### Selected text

◆ ◆ ◆ ◆

Which course? Discourse! Teaching Discourse and Generation in the Era of LLMs
This addresses the problem of bridging sub-disciplines in NLP education for undergraduate students, but it is incremental as it focuses on curriculum design rather than advancing computational methods.
The paper tackles the challenge of designing educational courses that integrate discourse processing with natural language generation in NLP, presenting a new undergraduate course that was offered in Fall 2025 and evaluated through a survey.
The field of NLP has undergone vast, continuous transformations over the past few years, sparking debates going beyond discipline boundaries. This begs important questions in education: how do we design courses that bridge sub-disciplines in this shifting landscape? This paper explores this question from the angle of discourse processing, an area with rich linguistic insights and computational models for the intentional, attentional, and coherence structure of language. Discourse is highly relevant for open-ended or long-form text generation, yet this connection is under-explored in existing undergraduate curricula. We present a new course, "Computational Discourse and Natural Language Generation". The course is collaboratively designed by a team with complementary expertise and was offered for the first time in Fall 2025 as an upper-level undergraduate course, cross-listed between Linguistics and Computer Science. Our philosophy is to deeply integrate the theoretical and empirical aspects, and create an exploratory mindset inside the classroom and in the assignments. This paper describes the course in detail and concludes with takeaways from an independent survey as well as our vision for future directions.

◆ ◆ ◆ ◆

### Stored data entries

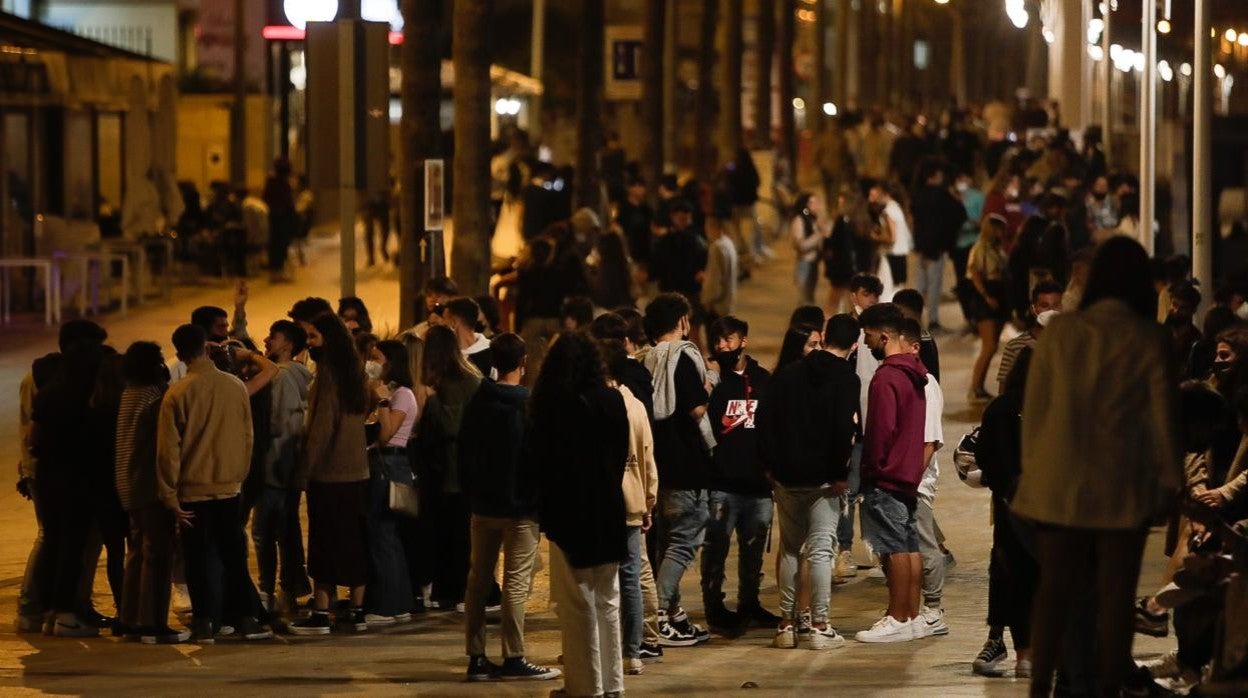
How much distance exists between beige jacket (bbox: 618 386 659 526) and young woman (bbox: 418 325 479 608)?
37.9 inches

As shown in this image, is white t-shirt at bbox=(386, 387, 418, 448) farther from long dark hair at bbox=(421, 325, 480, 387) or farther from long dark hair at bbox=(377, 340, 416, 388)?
long dark hair at bbox=(421, 325, 480, 387)

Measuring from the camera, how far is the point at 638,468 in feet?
32.7

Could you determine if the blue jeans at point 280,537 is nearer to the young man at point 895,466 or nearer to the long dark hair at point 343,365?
the long dark hair at point 343,365

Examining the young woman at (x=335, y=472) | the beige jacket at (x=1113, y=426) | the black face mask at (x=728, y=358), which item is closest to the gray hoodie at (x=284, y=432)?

◆ ◆ ◆ ◆

### Work request A
Answer these questions from the course abstract:
(i) In which semester was the new course first offered?
(ii) Which two fields is the course cross-listed between?
(iii) What is the full title of the course?
### Work request B
Output the course abstract word for word from "The paper tackles" to "through a survey.".
The listing has no role in any of the tasks.

### Written reply A
(i) Fall 2025
(ii) Linguistics and Computer Science
(iii) "Computational Discourse and Natural Language Generation"

### Written reply B
The paper tackles the challenge of designing educational courses that integrate discourse processing with natural language generation in NLP, presenting a new undergraduate course that was offered in Fall 2025 and evaluated through a survey.